Now the chapter I was obliged to tear out, was the description of this cavalcade, in which Corporal Trim and Obadiah, upon two coach-horses a-breast, led the way as slow as a patrole——whilst my uncle Toby, in his laced regimentals and tye-wig, kept his rank with my father, in deep roads and dissertations alternately upon the advantage of learning and arms, as each could get the start.

—But the painting of this journey, upon reviewing it, appears to be so much above the stile and manner of any thing else I have been able to paint in this book, that it could not have remained in it, without depreciating every other scene; and destroying at the same time that necessary equipoise and balance, (whether of good or bad) betwixt chapter and chapter, from whence the just proportions and harmony of the whole work results. For my own part, I am but just set up in the business, so know little about it—but, in my opinion, to write a book is for all the world like humming a song—be but in tune with yourself, madam, ’tis no matter how high or how low you take it.

—This is the reason, may it please your reverences, that some of the lowest and flattest compositions pass off very well——(as Yorick told my uncle Toby one night) by siege.——My uncle Toby looked brisk at the sound of the word siege, but could make neither head or tail of it.

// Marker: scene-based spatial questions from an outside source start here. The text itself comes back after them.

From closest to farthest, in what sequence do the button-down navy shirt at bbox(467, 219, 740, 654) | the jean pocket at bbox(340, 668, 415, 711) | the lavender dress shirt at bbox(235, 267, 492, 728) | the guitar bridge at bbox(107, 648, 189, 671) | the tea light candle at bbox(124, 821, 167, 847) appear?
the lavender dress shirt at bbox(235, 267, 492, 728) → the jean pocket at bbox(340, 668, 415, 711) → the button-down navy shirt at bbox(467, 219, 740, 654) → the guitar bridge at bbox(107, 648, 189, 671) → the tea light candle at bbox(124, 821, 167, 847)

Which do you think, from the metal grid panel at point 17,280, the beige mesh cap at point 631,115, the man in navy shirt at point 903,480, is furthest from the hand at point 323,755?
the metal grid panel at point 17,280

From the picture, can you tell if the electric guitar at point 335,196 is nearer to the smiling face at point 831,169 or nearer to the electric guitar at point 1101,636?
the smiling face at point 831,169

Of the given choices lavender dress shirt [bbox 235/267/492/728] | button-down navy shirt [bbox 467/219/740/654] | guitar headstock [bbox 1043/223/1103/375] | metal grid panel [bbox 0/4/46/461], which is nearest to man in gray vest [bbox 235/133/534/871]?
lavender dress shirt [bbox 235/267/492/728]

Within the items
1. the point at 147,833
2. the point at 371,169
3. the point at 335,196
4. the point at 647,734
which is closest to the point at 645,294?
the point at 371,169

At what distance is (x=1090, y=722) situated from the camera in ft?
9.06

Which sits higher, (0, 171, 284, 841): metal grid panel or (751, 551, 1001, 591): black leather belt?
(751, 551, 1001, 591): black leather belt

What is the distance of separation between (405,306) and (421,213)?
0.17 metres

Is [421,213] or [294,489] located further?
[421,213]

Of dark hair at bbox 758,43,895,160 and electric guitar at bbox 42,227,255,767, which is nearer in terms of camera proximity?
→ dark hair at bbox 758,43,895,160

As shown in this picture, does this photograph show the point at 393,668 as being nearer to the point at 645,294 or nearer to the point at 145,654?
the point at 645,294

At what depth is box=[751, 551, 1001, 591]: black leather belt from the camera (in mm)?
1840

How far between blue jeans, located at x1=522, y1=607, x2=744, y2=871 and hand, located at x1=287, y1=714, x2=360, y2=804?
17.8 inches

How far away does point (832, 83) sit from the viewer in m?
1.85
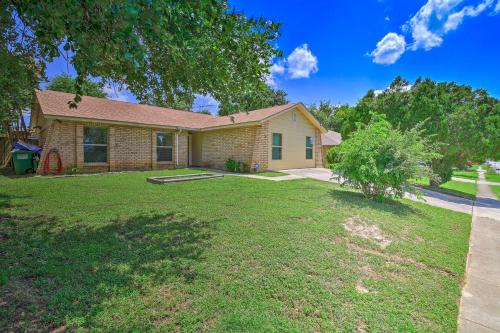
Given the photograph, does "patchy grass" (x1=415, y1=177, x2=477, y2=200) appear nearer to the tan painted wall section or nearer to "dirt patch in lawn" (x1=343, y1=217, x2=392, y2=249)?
"dirt patch in lawn" (x1=343, y1=217, x2=392, y2=249)

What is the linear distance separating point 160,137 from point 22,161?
6866 millimetres

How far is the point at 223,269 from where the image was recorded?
305 centimetres

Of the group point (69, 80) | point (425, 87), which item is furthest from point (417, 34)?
point (69, 80)

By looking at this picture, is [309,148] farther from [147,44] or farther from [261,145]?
[147,44]

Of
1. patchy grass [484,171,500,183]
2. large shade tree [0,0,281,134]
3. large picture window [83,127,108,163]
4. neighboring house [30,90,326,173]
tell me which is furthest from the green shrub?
patchy grass [484,171,500,183]

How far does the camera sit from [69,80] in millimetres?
24250

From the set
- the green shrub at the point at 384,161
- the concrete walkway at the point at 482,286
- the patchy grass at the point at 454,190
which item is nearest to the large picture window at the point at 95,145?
the green shrub at the point at 384,161

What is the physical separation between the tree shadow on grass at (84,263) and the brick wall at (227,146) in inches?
389

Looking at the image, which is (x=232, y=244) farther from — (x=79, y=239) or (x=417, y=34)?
(x=417, y=34)

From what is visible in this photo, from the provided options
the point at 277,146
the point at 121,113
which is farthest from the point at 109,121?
the point at 277,146

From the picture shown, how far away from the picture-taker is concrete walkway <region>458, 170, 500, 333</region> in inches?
93.4

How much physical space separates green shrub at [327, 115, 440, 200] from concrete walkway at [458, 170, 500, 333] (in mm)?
1937

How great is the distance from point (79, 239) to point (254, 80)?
411 centimetres

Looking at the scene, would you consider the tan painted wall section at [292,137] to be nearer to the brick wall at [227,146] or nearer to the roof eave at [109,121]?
the brick wall at [227,146]
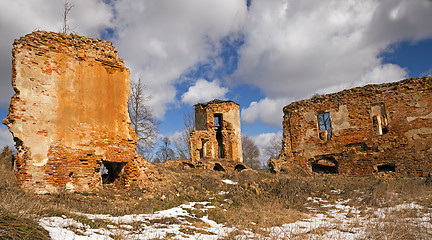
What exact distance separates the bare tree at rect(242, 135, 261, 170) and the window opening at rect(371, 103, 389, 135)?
24788 millimetres

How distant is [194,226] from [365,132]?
12.2 meters

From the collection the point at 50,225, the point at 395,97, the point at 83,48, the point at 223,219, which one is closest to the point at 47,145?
the point at 83,48

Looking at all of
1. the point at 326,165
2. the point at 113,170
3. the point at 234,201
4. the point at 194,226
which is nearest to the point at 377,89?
the point at 326,165

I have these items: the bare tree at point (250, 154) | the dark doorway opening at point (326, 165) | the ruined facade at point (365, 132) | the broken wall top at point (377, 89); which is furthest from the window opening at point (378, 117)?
the bare tree at point (250, 154)

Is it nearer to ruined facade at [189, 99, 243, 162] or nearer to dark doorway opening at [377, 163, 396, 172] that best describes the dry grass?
dark doorway opening at [377, 163, 396, 172]

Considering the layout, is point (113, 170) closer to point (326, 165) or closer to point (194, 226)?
point (194, 226)

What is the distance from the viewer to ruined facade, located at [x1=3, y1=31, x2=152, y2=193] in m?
7.86

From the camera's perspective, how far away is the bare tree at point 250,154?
39.9m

I’m to preach at court next Sunday, said Homenas——run over my notes——so I humm’d over doctor Homenas’s notes—the modulation’s very well—’twill do, Homenas, if it holds on at this rate——so on I humm’d——and a tolerable tune I thought it was; and to this hour, may it please your reverences, had never found out how low, how flat, how spiritless and jejune it was, but that all of a sudden, up started an air in the middle of it, so fine, so rich, so heavenly,—it carried my soul up with it into the other world; now had I (as Montaigne complained in a parallel accident)—had I found the declivity easy, or the ascent accessible——certes I had been outwitted.——Your notes, Homenas, I should have said, are good notes;——but it was so perpendicular a precipice——so wholly cut off from the rest of the work, that by the first note I humm’d I found myself flying into the other world, and from thence discovered the vale from whence I came, so deep, so low, and dismal, that I shall never have the heart to descend into it again.

=>A dwarf who brings a standard along with him to measure his own size—take my word, is a dwarf in more articles than one.—And so much for tearing out of chapters.